Tralasciando le dimensioni ma prendendo per buone le proporzioni,
questo indicherebbe che i funzionari erano in tutto circa il 5% della
popolazione maschile adulta e che dei leviti solo un 10% era
propriamente parte della casta sacerdotale, mentre la gran parte
aveva un ruolo produttivo o amministrativo. I 12 funzionari generali
erano preposti alle 12 tribù (da cui probabilmente all’inizio
provenivano) e alle diverse attività.
Sul
presunto monoteismo ebraico tanto basti: “il tempio che voglio
edificare deve essere grande, perché il nostro Dio è
più grande di tutti gli dei” (2, 4)[8].
Questa fissazione per la ricostruzione del tempio può sembrare
irrazionale per un popolo così povero e instabile, ma invece
acquista senso se si pensa che il tempio è la chiave di volta
dell’accumulazione iniziale di quella società. Costruito
il tempio vi si accumula il surplus e per costruire il tempio si
creano le strutture dell’economia pianificata necessarie a far
procedere tutta l’economia. Non è dunque bigottismo o
fanatismo o vanagloria, è davvero imperativo. A questo serve
il tempio, come si vede ad esempio in questa indicazione successiva
al tempo di Salomone: “allora Ezechia ordinò di
preparare delle stanze nel tempio del Signore. Quando furono pronte,
vi portarono i contributi, cioè le decime e le offerte sante,
per porli al sicuro. Il levita Conania ne ebbe la sovrintendenza”

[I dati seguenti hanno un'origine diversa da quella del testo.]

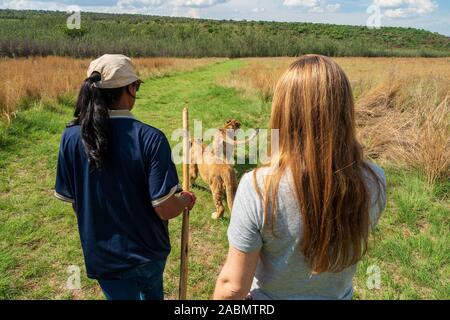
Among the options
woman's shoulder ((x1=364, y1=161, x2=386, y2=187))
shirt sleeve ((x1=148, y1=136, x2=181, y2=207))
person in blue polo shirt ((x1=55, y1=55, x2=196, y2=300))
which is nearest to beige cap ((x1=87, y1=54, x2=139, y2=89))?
person in blue polo shirt ((x1=55, y1=55, x2=196, y2=300))

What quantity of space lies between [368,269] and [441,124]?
3688mm

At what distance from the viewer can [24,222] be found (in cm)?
461

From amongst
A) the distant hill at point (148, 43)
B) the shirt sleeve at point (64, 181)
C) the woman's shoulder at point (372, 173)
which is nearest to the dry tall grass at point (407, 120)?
the woman's shoulder at point (372, 173)

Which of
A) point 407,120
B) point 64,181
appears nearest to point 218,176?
point 64,181

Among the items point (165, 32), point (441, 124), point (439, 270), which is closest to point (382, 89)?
point (441, 124)

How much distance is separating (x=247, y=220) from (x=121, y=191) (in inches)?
31.8

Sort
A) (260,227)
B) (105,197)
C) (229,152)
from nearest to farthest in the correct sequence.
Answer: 1. (260,227)
2. (105,197)
3. (229,152)

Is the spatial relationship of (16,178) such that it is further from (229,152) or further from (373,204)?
(373,204)

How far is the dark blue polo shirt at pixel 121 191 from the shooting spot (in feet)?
5.87

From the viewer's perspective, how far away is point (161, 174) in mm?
1811

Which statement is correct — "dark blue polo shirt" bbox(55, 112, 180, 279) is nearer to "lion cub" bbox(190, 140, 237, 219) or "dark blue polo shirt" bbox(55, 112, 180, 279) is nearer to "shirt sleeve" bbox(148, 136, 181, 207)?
"shirt sleeve" bbox(148, 136, 181, 207)

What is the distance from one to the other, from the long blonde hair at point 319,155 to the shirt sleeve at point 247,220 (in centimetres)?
4

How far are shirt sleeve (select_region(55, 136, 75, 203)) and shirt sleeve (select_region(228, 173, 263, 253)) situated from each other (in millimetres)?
1059

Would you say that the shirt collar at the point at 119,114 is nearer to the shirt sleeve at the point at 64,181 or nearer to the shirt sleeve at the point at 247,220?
the shirt sleeve at the point at 64,181
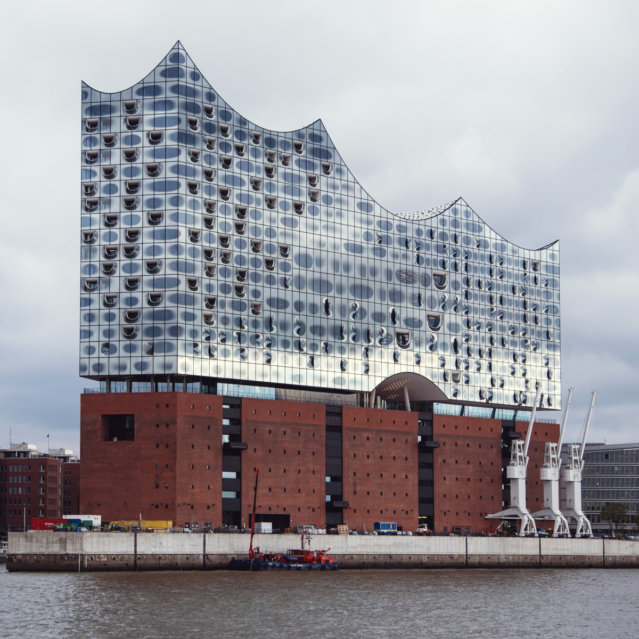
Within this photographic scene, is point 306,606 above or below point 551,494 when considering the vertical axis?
below

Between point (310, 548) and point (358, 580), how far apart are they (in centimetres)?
1626

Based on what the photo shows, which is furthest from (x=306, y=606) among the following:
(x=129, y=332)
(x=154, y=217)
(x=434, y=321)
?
(x=434, y=321)

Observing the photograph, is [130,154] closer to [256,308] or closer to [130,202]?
[130,202]

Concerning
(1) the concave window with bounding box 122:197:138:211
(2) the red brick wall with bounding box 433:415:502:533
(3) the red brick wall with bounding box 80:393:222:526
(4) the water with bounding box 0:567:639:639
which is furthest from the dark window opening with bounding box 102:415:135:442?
(2) the red brick wall with bounding box 433:415:502:533

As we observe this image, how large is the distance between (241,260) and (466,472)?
39848mm

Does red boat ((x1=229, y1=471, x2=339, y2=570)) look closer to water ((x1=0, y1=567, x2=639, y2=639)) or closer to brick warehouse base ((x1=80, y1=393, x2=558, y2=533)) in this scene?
water ((x1=0, y1=567, x2=639, y2=639))

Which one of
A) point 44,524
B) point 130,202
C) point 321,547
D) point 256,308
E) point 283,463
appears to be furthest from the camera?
point 256,308

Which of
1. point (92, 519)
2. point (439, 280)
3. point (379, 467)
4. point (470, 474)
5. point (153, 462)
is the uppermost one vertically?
point (439, 280)

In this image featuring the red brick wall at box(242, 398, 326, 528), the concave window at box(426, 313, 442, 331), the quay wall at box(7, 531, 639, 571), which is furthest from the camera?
the concave window at box(426, 313, 442, 331)

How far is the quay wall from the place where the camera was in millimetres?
114312

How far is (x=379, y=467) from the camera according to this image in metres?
144

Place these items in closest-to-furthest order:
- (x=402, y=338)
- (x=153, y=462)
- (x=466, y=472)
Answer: (x=153, y=462)
(x=402, y=338)
(x=466, y=472)

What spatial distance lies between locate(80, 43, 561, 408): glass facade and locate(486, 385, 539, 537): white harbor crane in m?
9.24

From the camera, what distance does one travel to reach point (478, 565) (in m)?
141
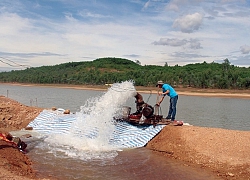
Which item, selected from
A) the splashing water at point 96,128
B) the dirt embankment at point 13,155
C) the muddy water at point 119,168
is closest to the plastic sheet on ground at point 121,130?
the splashing water at point 96,128

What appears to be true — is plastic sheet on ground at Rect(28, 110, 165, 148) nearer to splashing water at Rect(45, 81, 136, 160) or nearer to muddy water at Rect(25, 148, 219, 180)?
splashing water at Rect(45, 81, 136, 160)

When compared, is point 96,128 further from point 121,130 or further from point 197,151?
point 197,151

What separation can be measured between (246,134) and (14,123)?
1080 cm

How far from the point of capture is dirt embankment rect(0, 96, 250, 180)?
8.05m

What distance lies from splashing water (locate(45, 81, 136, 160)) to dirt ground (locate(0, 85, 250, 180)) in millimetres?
1767

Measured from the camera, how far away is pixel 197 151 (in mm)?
10211

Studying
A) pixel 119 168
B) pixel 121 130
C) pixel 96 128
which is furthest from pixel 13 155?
pixel 121 130

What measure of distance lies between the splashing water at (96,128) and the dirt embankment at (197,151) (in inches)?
69.6

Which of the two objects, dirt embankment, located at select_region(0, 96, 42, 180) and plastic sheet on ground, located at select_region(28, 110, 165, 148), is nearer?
dirt embankment, located at select_region(0, 96, 42, 180)

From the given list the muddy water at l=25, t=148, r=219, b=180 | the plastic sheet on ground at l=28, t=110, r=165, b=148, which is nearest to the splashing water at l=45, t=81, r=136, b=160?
the plastic sheet on ground at l=28, t=110, r=165, b=148

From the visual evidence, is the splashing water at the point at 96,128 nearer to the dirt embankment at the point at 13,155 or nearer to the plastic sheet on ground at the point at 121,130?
the plastic sheet on ground at the point at 121,130

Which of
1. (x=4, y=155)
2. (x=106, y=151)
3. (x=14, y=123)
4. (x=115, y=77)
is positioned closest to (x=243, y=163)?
(x=106, y=151)

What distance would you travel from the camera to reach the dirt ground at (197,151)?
26.3 ft

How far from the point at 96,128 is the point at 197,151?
164 inches
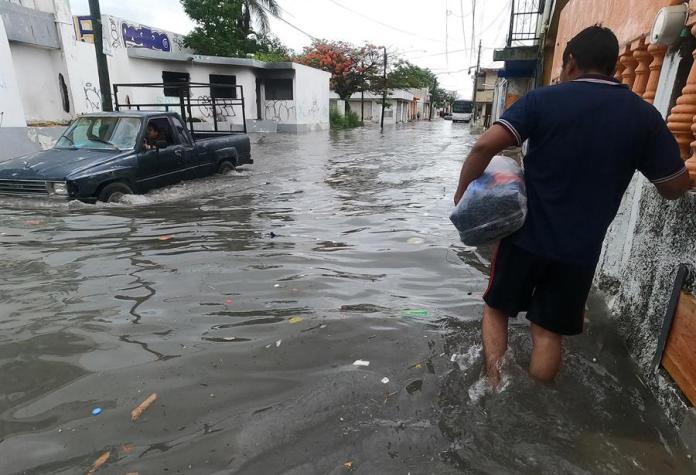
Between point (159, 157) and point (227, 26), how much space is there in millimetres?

(31,11), dal che si vede che non di proprietà si parla (la
proprietà è del Signore), ma di “sovrintendenza”
cioè di controllo, al più possesso. Di Ezechia si parla
come di un re ricco, che accumulò tesori e che “possedette
magazzini per il raccolto del grano, del mosto e dell’olio, e
anche stalle per ogni specie di bestiame e ovili per i greggi. Fece
costruire città ed ebbe bestiame minuto e grosso in
abbondanza” (32,27). Un classico regno palaziale.
Divertente
è il passo in cui Sennacherib si burla degli ebrei dicendo che
tutti i popoli che lui conquistava dicevano che il loro dio li
avrebbe liberati e mai succedeva. Allora quelli si arrabbiano perché
parlava di Jahvè “come di uno degli dèi dei
popoli della terra, che sono opera delle mani dell’uomo”
(32,19).
Da
qui in poi le opere citano la vita di funzionari al servizio dei
persiani.
Grazie
a Ciro e non certo a Jahvè (ma oggi gli ebrei non
ammetterebbero mai di dovere qualcosa ai persiani...) gli ebrei se ne
tornano a casa. Ma sorgono vari problemi. I rimasti avevano
sviluppato una cultura propria, i ritornati avevano conservato più
o meno la cultura originale. Ad ogni modo gli esuli sono valutati in
oltre 42.000. La prima cosa che fanno appena tornano è
ricostruire il tempio. Anche se ovviamente non possiamo aspettarci
perfetta coerenza da un testo del genere, gli accenni agli “anziani”
e in generale al peso delle gens dimostra di converso la scarsa forza
del nascente (o rinascente) Stato ebraico. Esdra è un
“sacerdote e scriba” di Artaserse, ovvero un funzionario
sassanide che il re manda nello Stato vassallo per ricostruirlo sulla
base delle tradizioni locali.
Si
racconta la vita di questo funzionario: “coppiere del re”
(1,11). Il suo compito è ricostruire le mura di Gerusalemme.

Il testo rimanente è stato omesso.